**EXCERPTED PASSAGE**
┌──
Sorry wrong thread lol


----------



## Acadianartist

I always wear half chaps for riding - I prefer them to tall boots which are too stiff for my liking. I really like the feel of the half chaps. However, last winter, when it got really cold (I'm in eastern Canada), I swore I would buy full chaps. My whole body was ok except the front of my thighs. The air flow would hit my leg right there and it would take hours to get my legs back up to a normal temperature. It was the only part of my body that got cold - and I rode in -20 Celcius weather. And for the record, I wear winter weight breeches with merino wool long underwear underneath. So if you plan on doing some really cold-weather riding, I recommend looking into full chaps. 

I'm intrigued by the talk of waterproof, fleece-lined chaps... googling them now!

Edited to add - ok, why the heck are the first bunch of sites selling waterproof fleece-lined full chaps from the UK? I know, it tends to be damp there, but why isn't anyone selling them in frigid Canada???? Yet another item I'll have to order online without being able to try it on...


----------



## jaydee

Well this is an old thread but maybe worth reviving!!!
I couldn't be without my half chaps but wear them with breeches, stretchy jeans or cut off's - I wouldn't find them comfortable over wider legged jeans
Acadian Artist - As in ex Brit I can tell you that I used to go for what seemed like September through to May riding in some form of waterproof clothing in the UK. I don't miss that at all!!! The winter clothing from there doesn't hold up too well in the real winter cold of North America. I wear padded ski pants (and jackets) here though Mountain Horse do a good range they cost more because I shop at stores like Marshalls and TJ Maxx for bargain prices


----------



## PoptartShop

I second @Acadianartist and @jaydee.

I always wear my half-chaps with my breeches or sometimes leggings. They even work with jeggings. Super comfortable, I wear them with my paddock boots.
The ones I have, I've had for YEARS. I need to clean them. They are like suede. Super comfortable, and they are velcro so I don't need to worry about a zipper breaking!


----------



## Textan49

I ride in jeans and short boots and never have a problem with stirrup leathers rubbing or the cold. I do have a pair of schooling chaps that I inherited, but I find them sort of clumsy to ride in. I find that most people seem to like half chaps.


----------



## Prairie

Another vote for full length chaps in cold weather, especially if you live in a windy area. If I'm riding western, I normally don't wear chaps unless it's bitter cold or we're riding in an area with lots of brush and thorns. I grew up wearing tall boots for English and now find half chaps awkward feeling with low boots so just put on my field boots.


----------



## Avna

Without half chaps my legs get pinched in the stirrup leathers so I always wear them. They also add some grip.


----------



## jaydee

I find that jeans on their own tend to creep up my legs leaving exposed flesh. I used to wear long rubber boots in the UK because they were cheap but fitted OK and good for stable work and riding so no changing footwear but they'd be way too sweaty for summer's here I think.


----------



## Acadianartist

jaydee said:


> Well this is an old thread but maybe worth reviving!!!
└──
**CHALLENGE A**
Answer these from the forum thread:
(i) How cold was it when Acadianartist rode?
(ii) At which stores does jaydee shop for bargain prices?
(iii) How do PoptartShop's half chaps fasten?
**CHALLENGE B**
Please edit the forum thread between "## Textan49" and "like half chaps.", inclusive, replacing "schooling chaps" with "full chaps".
Base every answer on the forum thread alone; the data plays no part.

Dataset entries:
┌──
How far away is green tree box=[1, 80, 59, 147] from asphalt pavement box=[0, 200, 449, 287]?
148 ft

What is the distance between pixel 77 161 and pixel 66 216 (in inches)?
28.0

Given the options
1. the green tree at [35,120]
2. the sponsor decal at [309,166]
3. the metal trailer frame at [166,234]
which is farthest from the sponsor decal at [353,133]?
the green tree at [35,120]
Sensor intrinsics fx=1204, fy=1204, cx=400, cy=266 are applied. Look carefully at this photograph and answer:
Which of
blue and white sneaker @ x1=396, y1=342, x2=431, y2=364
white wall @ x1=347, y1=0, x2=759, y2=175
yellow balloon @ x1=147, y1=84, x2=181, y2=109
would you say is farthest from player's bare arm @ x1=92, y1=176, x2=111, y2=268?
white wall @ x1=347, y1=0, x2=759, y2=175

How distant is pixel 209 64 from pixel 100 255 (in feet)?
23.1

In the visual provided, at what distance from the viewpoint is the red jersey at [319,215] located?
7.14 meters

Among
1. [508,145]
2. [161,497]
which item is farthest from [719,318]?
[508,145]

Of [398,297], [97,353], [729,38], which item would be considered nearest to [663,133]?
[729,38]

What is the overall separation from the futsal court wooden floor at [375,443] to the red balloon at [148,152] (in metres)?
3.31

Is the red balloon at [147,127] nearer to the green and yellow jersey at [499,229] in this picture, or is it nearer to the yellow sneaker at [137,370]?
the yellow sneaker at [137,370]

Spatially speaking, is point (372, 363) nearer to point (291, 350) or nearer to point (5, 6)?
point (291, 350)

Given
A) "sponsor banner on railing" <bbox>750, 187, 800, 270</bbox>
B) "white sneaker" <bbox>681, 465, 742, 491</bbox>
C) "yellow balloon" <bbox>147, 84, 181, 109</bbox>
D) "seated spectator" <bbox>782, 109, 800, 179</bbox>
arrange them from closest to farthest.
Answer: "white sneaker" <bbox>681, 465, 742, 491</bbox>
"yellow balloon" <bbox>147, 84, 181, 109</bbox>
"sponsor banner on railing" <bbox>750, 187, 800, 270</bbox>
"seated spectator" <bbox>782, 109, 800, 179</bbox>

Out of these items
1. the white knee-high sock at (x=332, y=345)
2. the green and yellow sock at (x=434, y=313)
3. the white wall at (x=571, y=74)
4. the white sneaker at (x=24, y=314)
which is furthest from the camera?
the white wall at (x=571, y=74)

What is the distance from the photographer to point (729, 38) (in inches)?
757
└──
**FULL RESPONSE A**
(i) -20 degrees Celsius
(ii) Marshalls and TJ Maxx
(iii) With velcro

**FULL RESPONSE B**
## Textan49

I ride in jeans and short boots and never have a problem with stirrup leathers rubbing or the cold. I do have a pair of full chaps that I inherited, but I find them sort of clumsy to ride in. I find that most people seem to like half chaps.